In a NATed environment when a tcp connection is created external to the NAT environment, the socket which is created on the receiving end is bound to the external IP Address of the machine. For example if you have a NATed VM running on a node the physical machine can have address 192.168.0.18, and the VM can have an internal address: 192.168.122.100. When the VM is communicating externally, the physical machine's address is the one which is externally visible. The port is also mapped to a range enforced by iptables rules.
Problem Overview
When an LNet node's socklnd behind a NAT establishes a connection to a peer, NAT remaps the IP address to the external IP address and maps the privileged port the socklnd uses to a non-privileged port.

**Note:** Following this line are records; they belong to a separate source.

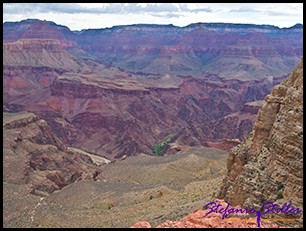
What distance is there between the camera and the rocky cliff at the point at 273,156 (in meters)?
27.3

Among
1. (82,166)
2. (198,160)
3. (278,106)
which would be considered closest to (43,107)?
(82,166)

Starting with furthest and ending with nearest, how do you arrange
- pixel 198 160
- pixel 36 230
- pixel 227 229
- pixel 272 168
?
pixel 198 160
pixel 36 230
pixel 272 168
pixel 227 229

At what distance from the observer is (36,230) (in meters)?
39.8

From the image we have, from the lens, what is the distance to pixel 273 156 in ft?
97.8

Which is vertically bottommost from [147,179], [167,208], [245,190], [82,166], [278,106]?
[82,166]

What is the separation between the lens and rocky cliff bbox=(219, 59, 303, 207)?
89.7ft

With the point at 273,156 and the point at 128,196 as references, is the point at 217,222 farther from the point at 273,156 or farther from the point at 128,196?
the point at 128,196

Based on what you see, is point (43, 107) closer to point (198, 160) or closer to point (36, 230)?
point (198, 160)

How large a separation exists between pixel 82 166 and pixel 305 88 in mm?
70622
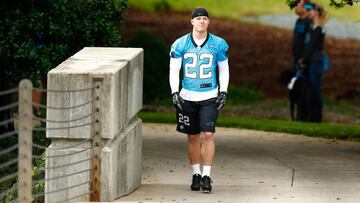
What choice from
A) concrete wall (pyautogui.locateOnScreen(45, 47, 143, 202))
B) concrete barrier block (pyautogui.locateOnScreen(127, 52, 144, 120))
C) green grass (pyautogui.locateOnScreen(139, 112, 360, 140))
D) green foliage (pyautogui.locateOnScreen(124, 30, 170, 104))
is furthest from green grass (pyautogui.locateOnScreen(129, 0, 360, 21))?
concrete wall (pyautogui.locateOnScreen(45, 47, 143, 202))

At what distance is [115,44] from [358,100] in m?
12.1

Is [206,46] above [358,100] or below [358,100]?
above

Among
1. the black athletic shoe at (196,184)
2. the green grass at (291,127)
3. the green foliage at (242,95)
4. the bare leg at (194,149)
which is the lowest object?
the green foliage at (242,95)

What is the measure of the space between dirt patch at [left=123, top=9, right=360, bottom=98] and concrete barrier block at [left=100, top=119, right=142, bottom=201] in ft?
49.2

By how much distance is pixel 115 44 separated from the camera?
52.0 ft

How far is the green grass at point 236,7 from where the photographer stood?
41.3 metres

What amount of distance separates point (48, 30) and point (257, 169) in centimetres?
316

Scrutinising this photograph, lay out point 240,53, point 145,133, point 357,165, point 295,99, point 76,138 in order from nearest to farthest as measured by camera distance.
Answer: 1. point 76,138
2. point 357,165
3. point 145,133
4. point 295,99
5. point 240,53

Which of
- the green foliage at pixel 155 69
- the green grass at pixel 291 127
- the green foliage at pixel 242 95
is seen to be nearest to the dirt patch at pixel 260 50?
the green foliage at pixel 242 95

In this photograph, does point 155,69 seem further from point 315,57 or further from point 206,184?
point 206,184

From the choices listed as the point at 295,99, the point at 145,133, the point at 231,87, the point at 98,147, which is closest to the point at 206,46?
the point at 98,147

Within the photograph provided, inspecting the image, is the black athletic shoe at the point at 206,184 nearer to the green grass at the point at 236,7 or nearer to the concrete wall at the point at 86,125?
the concrete wall at the point at 86,125

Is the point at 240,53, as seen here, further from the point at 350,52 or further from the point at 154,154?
the point at 154,154

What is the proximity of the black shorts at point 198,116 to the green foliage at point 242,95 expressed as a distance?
11942 millimetres
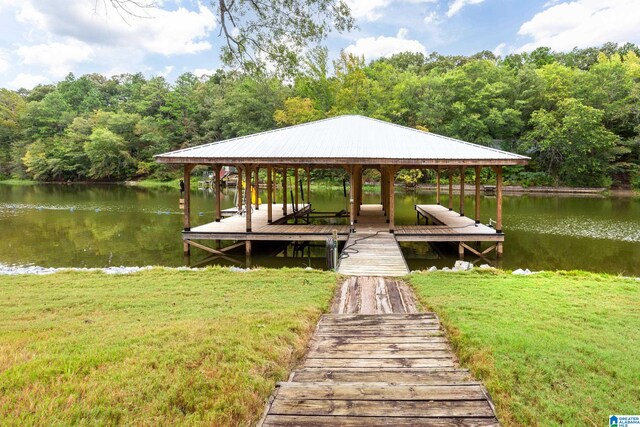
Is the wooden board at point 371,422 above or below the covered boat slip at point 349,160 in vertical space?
below

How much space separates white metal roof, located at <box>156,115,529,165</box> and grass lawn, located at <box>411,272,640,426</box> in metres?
5.67

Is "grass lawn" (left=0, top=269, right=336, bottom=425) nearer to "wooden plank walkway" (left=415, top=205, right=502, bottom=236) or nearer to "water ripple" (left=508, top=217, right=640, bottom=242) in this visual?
"wooden plank walkway" (left=415, top=205, right=502, bottom=236)

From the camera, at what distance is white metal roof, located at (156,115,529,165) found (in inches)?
457

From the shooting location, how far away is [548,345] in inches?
151

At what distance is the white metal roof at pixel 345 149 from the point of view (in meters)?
11.6

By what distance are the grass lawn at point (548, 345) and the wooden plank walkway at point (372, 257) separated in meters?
1.52

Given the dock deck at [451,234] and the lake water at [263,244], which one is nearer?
the lake water at [263,244]

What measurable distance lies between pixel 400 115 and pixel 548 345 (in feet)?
132

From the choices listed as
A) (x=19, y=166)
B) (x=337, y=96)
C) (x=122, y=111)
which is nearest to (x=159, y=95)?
Result: (x=122, y=111)

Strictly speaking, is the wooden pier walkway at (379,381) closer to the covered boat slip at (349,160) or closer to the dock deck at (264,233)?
the covered boat slip at (349,160)

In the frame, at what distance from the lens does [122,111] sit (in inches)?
2119

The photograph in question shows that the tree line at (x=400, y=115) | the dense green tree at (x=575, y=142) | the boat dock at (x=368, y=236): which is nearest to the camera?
the boat dock at (x=368, y=236)

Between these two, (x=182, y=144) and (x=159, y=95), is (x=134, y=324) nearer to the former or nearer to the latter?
(x=182, y=144)

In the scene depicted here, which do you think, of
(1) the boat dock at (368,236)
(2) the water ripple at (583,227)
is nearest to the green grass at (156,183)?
(1) the boat dock at (368,236)
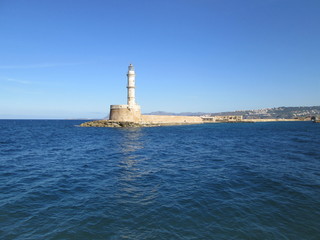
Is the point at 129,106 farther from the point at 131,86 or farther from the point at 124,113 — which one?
the point at 131,86

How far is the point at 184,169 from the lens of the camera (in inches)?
491

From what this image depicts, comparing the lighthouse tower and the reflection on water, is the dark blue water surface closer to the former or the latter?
the reflection on water

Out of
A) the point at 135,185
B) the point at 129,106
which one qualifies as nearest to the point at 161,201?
the point at 135,185

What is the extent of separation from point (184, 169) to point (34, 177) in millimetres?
8006

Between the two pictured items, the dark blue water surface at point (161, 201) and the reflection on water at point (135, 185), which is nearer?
the dark blue water surface at point (161, 201)

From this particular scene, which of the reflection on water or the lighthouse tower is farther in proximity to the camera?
the lighthouse tower

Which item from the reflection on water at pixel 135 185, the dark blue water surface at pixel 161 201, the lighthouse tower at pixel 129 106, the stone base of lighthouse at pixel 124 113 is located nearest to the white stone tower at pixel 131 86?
the lighthouse tower at pixel 129 106

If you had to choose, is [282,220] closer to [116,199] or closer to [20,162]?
[116,199]

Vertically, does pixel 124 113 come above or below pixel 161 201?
above

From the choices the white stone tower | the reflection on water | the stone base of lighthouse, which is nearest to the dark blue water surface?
the reflection on water

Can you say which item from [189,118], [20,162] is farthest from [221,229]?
[189,118]

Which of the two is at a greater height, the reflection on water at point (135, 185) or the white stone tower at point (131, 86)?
the white stone tower at point (131, 86)

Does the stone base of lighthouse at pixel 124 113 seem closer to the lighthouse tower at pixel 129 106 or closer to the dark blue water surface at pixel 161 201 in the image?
the lighthouse tower at pixel 129 106

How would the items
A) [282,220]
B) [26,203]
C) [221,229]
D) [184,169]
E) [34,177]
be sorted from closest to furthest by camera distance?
[221,229] < [282,220] < [26,203] < [34,177] < [184,169]
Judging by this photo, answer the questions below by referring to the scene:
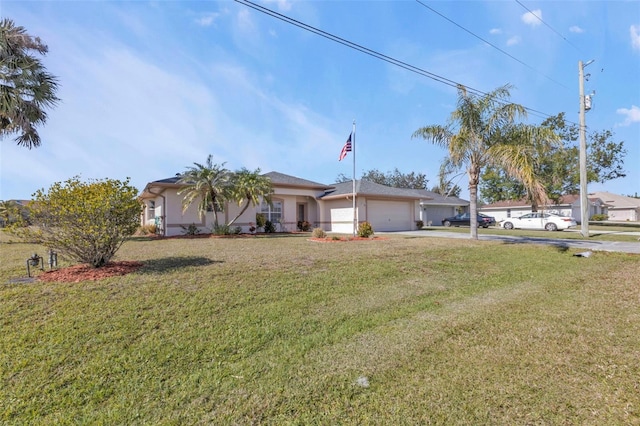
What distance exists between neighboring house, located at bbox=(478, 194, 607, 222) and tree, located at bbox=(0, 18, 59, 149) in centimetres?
4296

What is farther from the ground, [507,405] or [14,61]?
[14,61]

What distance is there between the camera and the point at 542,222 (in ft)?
79.4

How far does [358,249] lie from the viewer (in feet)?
35.7

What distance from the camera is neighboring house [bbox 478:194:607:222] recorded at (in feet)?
132

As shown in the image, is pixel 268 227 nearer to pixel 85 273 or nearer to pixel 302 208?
pixel 302 208

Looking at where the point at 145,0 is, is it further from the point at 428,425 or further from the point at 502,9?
the point at 502,9

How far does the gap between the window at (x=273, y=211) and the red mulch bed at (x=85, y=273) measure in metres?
15.2

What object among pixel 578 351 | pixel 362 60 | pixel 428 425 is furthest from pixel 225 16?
pixel 578 351

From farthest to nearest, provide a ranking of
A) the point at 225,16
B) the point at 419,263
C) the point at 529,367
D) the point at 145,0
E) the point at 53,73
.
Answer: the point at 53,73 → the point at 419,263 → the point at 225,16 → the point at 145,0 → the point at 529,367

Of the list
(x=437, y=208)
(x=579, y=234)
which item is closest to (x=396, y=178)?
(x=437, y=208)

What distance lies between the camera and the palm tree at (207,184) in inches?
658

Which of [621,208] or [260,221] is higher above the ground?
[621,208]

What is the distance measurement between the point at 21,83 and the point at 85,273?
966 cm

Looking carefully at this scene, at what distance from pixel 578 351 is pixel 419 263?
16.7 feet
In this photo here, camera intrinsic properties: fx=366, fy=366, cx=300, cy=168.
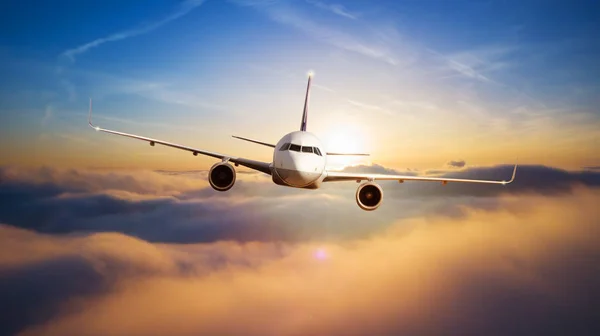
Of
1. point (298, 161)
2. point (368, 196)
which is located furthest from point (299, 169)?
point (368, 196)

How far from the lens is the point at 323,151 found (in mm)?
23094

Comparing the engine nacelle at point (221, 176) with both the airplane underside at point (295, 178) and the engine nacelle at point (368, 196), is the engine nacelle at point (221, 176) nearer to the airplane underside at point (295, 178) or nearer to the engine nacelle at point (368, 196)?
the airplane underside at point (295, 178)

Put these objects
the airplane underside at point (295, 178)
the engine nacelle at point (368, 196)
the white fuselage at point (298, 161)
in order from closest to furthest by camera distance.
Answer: the white fuselage at point (298, 161)
the airplane underside at point (295, 178)
the engine nacelle at point (368, 196)

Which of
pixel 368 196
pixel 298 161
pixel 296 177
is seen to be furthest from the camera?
pixel 368 196

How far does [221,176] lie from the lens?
78.6ft

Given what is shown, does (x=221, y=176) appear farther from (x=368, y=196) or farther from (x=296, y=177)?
(x=368, y=196)

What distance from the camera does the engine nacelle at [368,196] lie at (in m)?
23.7

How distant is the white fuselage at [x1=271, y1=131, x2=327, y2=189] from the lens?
21.0 m

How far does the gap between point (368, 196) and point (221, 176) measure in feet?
31.8

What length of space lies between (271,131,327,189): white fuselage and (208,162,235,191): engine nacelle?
3.10 m

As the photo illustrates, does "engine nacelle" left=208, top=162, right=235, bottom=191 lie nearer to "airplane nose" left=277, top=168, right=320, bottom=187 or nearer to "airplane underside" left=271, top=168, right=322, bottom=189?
"airplane underside" left=271, top=168, right=322, bottom=189

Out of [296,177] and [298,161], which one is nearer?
[298,161]

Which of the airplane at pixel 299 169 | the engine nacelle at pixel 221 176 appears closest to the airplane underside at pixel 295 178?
the airplane at pixel 299 169

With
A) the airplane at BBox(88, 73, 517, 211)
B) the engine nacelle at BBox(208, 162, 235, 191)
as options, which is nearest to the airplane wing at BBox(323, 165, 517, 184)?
the airplane at BBox(88, 73, 517, 211)
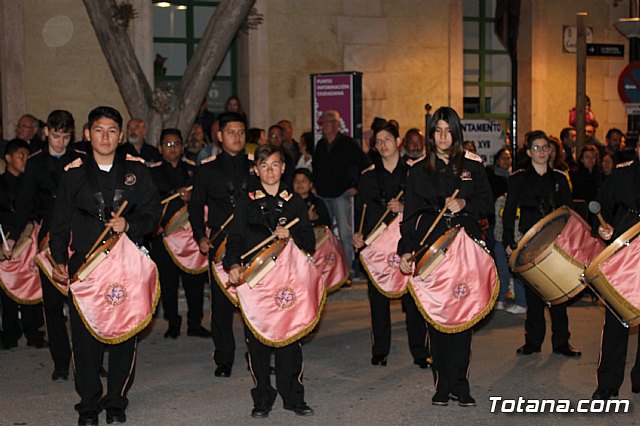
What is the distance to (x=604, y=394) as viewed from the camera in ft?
26.0

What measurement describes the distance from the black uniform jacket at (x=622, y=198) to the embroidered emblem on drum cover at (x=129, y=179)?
3.28 metres

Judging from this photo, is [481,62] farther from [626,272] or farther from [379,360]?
[626,272]

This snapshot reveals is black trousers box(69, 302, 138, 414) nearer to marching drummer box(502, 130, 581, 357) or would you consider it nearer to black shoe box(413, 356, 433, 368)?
black shoe box(413, 356, 433, 368)

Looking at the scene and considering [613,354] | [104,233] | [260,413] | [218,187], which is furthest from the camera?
[218,187]

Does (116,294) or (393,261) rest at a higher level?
(116,294)

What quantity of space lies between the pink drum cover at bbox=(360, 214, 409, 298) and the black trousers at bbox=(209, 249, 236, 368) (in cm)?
122

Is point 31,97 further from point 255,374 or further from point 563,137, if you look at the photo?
point 255,374

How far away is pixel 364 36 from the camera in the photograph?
19125 millimetres

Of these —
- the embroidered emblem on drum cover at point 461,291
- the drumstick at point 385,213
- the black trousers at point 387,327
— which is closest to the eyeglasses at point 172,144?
the drumstick at point 385,213

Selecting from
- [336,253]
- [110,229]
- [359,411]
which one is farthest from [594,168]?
[110,229]

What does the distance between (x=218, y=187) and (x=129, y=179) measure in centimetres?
173

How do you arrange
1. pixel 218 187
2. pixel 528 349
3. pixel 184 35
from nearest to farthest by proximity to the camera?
1. pixel 218 187
2. pixel 528 349
3. pixel 184 35

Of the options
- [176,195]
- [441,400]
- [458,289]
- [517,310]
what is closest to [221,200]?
[176,195]

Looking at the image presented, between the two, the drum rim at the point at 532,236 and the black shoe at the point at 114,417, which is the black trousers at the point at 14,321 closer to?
the black shoe at the point at 114,417
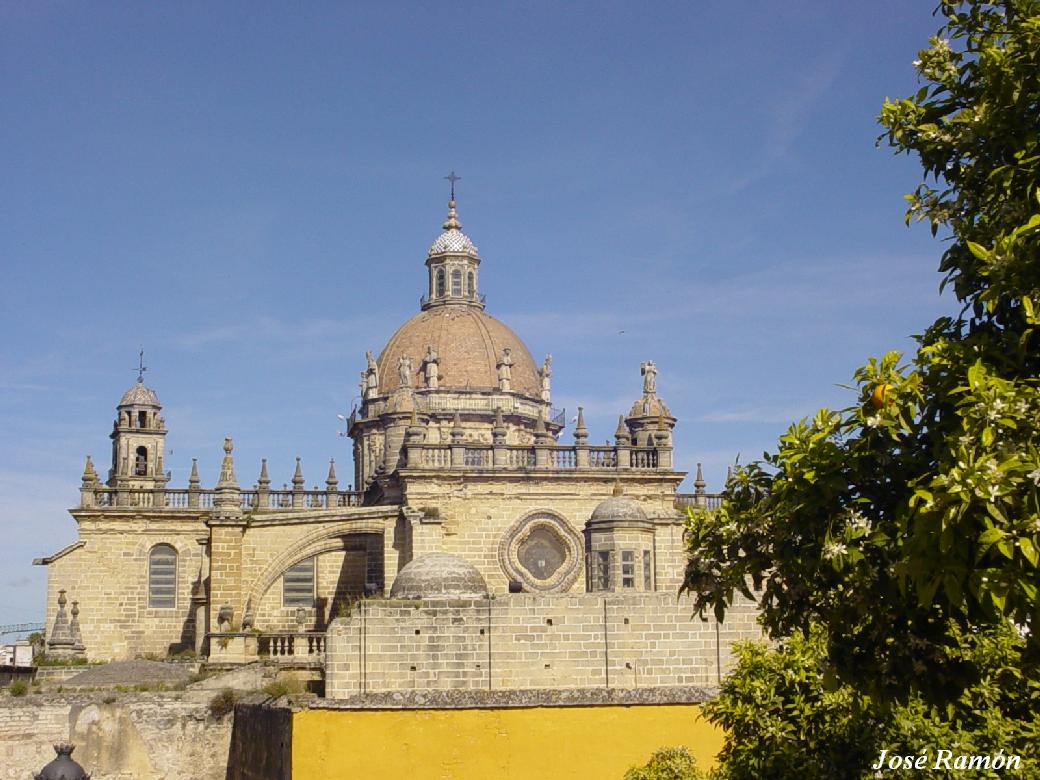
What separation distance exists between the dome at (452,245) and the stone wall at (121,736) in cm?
2874

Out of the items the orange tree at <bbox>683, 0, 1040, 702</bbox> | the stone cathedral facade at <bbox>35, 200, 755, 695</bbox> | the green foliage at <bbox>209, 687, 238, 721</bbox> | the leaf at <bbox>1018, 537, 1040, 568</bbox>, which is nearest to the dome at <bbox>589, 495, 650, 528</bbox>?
the stone cathedral facade at <bbox>35, 200, 755, 695</bbox>

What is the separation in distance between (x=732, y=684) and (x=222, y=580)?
75.8 feet

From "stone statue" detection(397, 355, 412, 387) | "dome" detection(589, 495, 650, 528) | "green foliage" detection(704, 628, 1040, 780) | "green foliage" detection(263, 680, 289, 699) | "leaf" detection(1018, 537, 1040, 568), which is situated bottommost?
"green foliage" detection(263, 680, 289, 699)

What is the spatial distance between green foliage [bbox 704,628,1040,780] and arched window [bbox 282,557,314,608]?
81.8ft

When the LNet peer receives the connection request it uses the remote IP address of the socket to create the NID of the peer. The relevant code can be found in ksocknal_recv_hello()
1875 if (!active && 1876 conn->ksnc_port > LNET_ACCEPTOR_MAX_RESERVED_PORT) { 1877 /* Userspace NAL assigns peer_ni process ID from socket */ 1878 recv_id.pid = conn->ksnc_port | LNET_PID_USERFLAG; 1879 recv_id.nid = LNET_MKNID(LNET_NIDNET(ni->ni_nid), conn->ksnc_ipaddr); 1880 } else { 1881 recv_id.nid = hello->kshm_src_nid; 1882 recv_id.pid = hello->kshm_src_pid; 1883 }
Since NAT has mapped the port to something outside the reserved port range, it leads to the NID being created from the socket's IP address. This is necessary in order to be able to re-establish connections to the initiating node. The internal IP address is unreachable outside the NATed environment.
The socklnd will proceed to forward this NID to the lnet_parse()
, which will process the request properly. However, when it ends up responding to the node, it'll use the NID created from the socket, which contains the external NATed IP address. The response is received by the node, however it is promptly dropped because it doesn't match the configured NID.
Solution
The solution is to abstract the NATed address from the LNet layer. LNet layer needs to maintain the correct NID for the NATed peer, otherwise if you have multiple VMs on the same physical machine, they'd all be using the same external IP address. LNet will not be able to differentiate between these NIDs.
Fortunately, the active socklnd sends a hello
message as part of the connection establishment. This hello
message contains the actual configured NID of the active side. The passive side of the connection can then map the active's configured NID to the NATed IP address and port.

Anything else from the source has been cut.